| Extract to read |
begin

There are two core ways this happens:
- Disclosed factoring: a factor buys or advances against invoices and typically collects payments from customers. Customers are notified that payments should be made to the factor — but the commercial payment terms (amounts and dates) remain the same.
- Confidential invoice discounting: the facility is undisclosed and your business continues to invoice and collect in the normal way. Customers are usually unaware of the funding arrangement.
Neither model normally requires you to renegotiate payment terms. Lenders and brokers will perform due diligence and may verify invoices with customers during setup, but that is not the same as changing the contractual payment terms.
Types of invoice funding explained
Disclosed factoring
With factoring a specialist funder or factor provides an immediate advance (commonly 70–90% of invoice value). The factor usually takes responsibility for collections and credit control.
- Customer notified: yes (notification letter)
- Collections: usually handled by the factor
- Advance rate: typically 70–90%
- Best for: businesses happy to outsource collections and improve cash flow quickly
Confidential invoice discounting (undisclosed)
Invoice discounting is confidential. The business retains control of credit control and collections; customers continue to pay you as normal.
- Customer notified: usually no
- Collections: your business continues to collect
- Advance rate: typically 80–95% for eligible invoices
- Best for: established businesses that want to keep funding confidential
Selective (spot) invoice finance
Selective or spot finance lets you finance individual invoices only. This is useful for one-off projects, seasonal peaks or sensitive customers where you want to choose which invoices to advance.

end

| Tasks |
1. Answer these questions from the invoice funding text, each in a few words:
(a) What share of invoice value does disclosed factoring commonly advance?
(b) Under confidential invoice discounting, who collects payments from customers?
(c) What does selective or spot finance let a business finance?
2. List every type of invoice funding the invoice funding text explains under its own heading.

| Extracted data |
begin

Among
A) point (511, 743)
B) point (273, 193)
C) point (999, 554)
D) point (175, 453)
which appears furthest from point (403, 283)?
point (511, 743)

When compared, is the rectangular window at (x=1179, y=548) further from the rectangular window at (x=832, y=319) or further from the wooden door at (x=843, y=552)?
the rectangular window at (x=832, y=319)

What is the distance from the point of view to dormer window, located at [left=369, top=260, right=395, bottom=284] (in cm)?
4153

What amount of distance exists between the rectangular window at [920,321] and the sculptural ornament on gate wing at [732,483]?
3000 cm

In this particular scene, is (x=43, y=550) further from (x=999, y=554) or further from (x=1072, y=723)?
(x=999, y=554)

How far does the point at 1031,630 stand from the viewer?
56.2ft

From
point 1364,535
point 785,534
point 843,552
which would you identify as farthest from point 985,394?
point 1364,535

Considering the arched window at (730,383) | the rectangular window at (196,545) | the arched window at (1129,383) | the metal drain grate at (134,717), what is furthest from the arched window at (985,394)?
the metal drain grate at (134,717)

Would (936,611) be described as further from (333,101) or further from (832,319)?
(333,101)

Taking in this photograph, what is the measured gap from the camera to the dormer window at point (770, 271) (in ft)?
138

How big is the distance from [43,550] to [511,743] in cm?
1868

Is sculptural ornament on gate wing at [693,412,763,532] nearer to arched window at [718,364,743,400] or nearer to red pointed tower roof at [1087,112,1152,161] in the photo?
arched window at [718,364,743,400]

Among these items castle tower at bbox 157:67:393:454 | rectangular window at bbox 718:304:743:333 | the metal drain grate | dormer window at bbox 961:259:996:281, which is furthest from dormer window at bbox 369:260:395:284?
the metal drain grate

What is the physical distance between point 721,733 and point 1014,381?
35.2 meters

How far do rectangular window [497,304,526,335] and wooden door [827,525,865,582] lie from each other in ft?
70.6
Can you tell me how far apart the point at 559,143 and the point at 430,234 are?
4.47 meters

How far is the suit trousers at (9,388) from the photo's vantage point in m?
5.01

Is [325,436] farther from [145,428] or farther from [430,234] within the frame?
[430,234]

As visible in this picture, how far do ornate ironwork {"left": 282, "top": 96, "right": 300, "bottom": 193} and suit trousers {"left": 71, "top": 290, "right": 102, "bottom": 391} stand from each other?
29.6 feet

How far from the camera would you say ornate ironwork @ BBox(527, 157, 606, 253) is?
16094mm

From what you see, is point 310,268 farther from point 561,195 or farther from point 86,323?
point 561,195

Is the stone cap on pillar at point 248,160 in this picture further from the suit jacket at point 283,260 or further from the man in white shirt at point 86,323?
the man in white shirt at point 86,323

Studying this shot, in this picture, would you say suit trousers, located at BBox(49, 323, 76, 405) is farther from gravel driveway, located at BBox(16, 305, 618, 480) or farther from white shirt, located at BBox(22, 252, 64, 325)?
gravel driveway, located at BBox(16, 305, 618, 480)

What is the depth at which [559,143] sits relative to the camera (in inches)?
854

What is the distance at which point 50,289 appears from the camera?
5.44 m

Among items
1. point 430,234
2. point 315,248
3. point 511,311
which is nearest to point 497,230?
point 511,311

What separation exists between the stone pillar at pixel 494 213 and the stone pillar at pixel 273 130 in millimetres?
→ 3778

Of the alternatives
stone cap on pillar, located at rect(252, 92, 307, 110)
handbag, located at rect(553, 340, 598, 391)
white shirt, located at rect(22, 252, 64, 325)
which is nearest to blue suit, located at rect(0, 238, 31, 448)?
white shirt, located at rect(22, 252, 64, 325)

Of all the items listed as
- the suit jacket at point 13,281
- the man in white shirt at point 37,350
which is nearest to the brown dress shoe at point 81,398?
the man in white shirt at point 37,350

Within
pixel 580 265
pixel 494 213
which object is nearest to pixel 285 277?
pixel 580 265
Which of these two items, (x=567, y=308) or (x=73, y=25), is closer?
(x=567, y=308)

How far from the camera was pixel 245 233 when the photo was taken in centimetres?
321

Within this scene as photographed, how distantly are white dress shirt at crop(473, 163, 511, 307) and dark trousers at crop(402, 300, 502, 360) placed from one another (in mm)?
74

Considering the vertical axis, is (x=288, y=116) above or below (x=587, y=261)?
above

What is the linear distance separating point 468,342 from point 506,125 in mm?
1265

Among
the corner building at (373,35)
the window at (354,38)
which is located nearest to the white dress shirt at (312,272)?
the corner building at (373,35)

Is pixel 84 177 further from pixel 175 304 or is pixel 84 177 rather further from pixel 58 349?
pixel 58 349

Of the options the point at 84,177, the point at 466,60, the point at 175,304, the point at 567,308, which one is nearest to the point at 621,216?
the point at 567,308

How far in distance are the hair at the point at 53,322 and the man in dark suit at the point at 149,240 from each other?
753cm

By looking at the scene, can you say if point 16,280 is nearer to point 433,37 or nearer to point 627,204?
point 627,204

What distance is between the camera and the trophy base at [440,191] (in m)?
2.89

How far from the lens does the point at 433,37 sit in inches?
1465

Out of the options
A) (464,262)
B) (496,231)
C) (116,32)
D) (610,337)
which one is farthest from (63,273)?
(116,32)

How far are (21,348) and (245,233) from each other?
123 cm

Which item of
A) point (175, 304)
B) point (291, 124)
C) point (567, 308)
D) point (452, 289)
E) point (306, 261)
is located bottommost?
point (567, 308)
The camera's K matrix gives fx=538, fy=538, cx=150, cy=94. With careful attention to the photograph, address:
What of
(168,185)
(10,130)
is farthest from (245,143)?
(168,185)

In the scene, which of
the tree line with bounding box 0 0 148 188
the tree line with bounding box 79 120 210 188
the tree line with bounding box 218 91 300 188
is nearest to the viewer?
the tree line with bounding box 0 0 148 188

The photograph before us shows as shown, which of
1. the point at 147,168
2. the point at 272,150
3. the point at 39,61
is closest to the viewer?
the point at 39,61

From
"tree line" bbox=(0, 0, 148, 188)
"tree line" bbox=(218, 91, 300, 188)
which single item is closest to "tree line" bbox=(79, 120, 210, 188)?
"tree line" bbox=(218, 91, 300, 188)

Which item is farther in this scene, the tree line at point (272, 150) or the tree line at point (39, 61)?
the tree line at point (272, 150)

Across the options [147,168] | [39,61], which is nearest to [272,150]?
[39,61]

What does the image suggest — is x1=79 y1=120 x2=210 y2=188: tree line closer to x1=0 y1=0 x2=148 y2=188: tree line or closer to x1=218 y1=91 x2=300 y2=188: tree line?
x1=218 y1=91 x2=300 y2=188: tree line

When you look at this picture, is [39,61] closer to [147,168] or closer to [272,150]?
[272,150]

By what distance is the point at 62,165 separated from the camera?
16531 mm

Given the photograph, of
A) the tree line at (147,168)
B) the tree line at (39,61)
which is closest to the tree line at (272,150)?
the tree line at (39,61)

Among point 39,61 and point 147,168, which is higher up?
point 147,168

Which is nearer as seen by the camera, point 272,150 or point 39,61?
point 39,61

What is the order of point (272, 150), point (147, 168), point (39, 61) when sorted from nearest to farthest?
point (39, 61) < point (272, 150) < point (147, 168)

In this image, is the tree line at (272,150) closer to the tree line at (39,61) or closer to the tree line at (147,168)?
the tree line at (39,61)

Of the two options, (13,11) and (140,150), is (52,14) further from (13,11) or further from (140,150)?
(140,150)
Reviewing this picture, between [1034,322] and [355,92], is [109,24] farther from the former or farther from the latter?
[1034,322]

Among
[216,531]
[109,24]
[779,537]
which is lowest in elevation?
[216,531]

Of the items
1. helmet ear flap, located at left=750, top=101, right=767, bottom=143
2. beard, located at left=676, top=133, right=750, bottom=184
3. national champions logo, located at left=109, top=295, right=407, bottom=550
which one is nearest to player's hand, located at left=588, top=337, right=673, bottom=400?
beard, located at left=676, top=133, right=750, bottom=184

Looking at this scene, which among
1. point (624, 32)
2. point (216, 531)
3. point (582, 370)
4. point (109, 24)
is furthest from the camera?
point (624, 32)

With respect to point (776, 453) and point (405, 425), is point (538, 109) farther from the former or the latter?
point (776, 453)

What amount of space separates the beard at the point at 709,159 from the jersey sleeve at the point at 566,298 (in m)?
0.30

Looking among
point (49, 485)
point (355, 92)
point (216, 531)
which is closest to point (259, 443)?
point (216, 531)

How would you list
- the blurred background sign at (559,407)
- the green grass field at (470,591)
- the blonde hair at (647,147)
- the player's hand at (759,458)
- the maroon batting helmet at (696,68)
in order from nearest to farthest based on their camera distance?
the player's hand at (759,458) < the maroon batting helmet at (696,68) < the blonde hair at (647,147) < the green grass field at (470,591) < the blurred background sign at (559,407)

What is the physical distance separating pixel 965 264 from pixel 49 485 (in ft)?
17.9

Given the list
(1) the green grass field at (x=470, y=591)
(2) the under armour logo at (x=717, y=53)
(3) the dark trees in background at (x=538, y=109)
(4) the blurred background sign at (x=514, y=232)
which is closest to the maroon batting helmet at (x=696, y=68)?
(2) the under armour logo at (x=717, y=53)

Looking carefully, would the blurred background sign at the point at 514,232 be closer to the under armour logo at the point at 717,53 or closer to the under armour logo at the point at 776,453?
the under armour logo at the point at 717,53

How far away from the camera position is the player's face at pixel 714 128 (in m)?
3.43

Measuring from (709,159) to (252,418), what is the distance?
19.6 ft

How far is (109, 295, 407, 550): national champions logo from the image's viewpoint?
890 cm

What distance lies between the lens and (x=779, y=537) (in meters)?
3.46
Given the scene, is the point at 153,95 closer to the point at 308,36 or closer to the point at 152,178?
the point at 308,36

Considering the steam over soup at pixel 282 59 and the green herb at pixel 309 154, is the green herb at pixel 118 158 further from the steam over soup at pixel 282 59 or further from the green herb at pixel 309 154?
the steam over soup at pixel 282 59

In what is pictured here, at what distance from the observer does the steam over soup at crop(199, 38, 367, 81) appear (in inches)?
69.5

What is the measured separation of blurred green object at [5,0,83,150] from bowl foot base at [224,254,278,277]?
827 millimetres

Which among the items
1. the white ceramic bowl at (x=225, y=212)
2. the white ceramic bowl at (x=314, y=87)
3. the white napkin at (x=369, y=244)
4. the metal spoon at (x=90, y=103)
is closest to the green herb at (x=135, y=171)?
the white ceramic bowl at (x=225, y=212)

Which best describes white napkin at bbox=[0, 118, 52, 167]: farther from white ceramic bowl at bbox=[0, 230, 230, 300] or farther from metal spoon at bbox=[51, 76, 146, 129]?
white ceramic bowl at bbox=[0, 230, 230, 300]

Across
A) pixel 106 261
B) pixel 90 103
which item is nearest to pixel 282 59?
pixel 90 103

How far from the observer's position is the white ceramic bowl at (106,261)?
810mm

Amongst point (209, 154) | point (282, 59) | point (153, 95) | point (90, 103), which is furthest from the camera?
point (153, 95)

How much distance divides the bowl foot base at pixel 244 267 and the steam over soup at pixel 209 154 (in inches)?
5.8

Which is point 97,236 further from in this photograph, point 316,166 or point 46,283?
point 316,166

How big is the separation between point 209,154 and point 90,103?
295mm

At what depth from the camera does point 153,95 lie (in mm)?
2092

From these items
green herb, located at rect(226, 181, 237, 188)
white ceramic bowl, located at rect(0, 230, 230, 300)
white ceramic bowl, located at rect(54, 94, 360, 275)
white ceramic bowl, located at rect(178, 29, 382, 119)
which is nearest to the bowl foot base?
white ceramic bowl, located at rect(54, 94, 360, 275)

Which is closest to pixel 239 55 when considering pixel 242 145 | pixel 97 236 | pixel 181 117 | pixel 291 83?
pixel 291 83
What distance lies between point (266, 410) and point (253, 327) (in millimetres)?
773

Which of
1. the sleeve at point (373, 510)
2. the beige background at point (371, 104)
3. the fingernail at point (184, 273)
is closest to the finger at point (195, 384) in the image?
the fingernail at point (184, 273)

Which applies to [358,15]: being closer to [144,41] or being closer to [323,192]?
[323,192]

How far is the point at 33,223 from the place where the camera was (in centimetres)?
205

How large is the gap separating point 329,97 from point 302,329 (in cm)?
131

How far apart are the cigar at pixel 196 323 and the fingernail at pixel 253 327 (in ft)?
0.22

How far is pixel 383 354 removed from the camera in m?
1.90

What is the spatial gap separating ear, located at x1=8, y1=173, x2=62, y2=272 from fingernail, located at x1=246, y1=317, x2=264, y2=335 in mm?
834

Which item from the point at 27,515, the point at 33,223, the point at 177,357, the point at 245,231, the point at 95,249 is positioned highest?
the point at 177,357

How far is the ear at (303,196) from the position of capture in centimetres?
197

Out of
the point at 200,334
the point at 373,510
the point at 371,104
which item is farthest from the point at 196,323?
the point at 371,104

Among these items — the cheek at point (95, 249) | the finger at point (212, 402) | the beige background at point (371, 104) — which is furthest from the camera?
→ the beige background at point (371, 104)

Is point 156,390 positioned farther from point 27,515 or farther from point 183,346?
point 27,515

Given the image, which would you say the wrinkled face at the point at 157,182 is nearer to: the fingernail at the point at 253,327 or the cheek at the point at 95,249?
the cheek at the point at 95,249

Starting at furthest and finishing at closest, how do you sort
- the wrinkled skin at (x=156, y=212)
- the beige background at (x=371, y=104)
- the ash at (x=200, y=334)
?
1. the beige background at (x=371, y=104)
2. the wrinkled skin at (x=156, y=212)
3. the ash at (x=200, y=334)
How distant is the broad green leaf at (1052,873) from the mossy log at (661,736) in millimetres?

end

| Responses per task |
1.
(a) Commonly 70–90% of invoice value.
(b) The business itself continues to collect.
(c) Individual invoices only.

2.
- Disclosed factoring
- Confidential invoice discounting (undisclosed)
- Selective (spot) invoice finance